> EXERCISE REQUIREMENTS
Your task is to transcribe the entries exactly.

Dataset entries
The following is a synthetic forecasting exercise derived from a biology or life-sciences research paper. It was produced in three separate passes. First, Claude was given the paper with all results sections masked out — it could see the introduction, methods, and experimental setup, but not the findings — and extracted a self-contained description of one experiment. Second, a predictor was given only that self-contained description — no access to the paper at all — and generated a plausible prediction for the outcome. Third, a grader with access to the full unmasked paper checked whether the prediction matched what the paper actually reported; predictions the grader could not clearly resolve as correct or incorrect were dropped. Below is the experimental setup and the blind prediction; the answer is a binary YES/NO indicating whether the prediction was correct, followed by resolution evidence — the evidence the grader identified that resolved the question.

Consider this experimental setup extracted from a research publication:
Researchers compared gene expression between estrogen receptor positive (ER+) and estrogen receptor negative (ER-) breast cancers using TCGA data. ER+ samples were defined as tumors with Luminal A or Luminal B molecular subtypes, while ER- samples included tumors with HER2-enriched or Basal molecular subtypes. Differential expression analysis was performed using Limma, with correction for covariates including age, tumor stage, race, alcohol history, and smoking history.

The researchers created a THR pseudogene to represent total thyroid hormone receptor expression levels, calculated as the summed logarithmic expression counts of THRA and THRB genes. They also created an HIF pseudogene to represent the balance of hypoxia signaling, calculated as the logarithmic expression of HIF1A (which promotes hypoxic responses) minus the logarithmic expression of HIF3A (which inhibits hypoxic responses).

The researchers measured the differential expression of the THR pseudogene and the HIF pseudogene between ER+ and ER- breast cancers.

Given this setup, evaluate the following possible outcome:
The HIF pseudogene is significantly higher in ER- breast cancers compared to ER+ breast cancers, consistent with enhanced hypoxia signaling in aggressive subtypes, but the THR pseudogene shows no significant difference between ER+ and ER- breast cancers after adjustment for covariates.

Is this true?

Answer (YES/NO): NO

> EXPECTED ANSWER
The following is a synthetic forecasting exercise derived from a biology or life-sciences research paper. It was produced in three separate passes. First, Claude was given the paper with all results sections masked out — it could see the introduction, methods, and experimental setup, but not the findings — and extracted a self-contained description of one experiment. Second, a predictor was given only that self-contained description — no access to the paper at all — and generated a plausible prediction for the outcome. Third, a grader with access to the full unmasked paper checked whether the prediction matched what the paper actually reported; predictions the grader could not clearly resolve as correct or incorrect were dropped. Below is the experimental setup and the blind prediction; the answer is a binary YES/NO indicating whether the prediction was correct, followed by resolution evidence — the evidence the grader identified that resolved the question.

Consider this experimental setup extracted from a research publication:
Researchers compared gene expression between estrogen receptor positive (ER+) and estrogen receptor negative (ER-) breast cancers using TCGA data. ER+ samples were defined as tumors with Luminal A or Luminal B molecular subtypes, while ER- samples included tumors with HER2-enriched or Basal molecular subtypes. Differential expression analysis was performed using Limma, with correction for covariates including age, tumor stage, race, alcohol history, and smoking history.

The researchers created a THR pseudogene to represent total thyroid hormone receptor expression levels, calculated as the summed logarithmic expression counts of THRA and THRB genes. They also created an HIF pseudogene to represent the balance of hypoxia signaling, calculated as the logarithmic expression of HIF1A (which promotes hypoxic responses) minus the logarithmic expression of HIF3A (which inhibits hypoxic responses).

The researchers measured the differential expression of the THR pseudogene and the HIF pseudogene between ER+ and ER- breast cancers.

Given this setup, evaluate the following possible outcome:
The HIF pseudogene is significantly higher in ER- breast cancers compared to ER+ breast cancers, consistent with enhanced hypoxia signaling in aggressive subtypes, but the THR pseudogene shows no significant difference between ER+ and ER- breast cancers after adjustment for covariates.

Is this true?

Answer (YES/NO): NO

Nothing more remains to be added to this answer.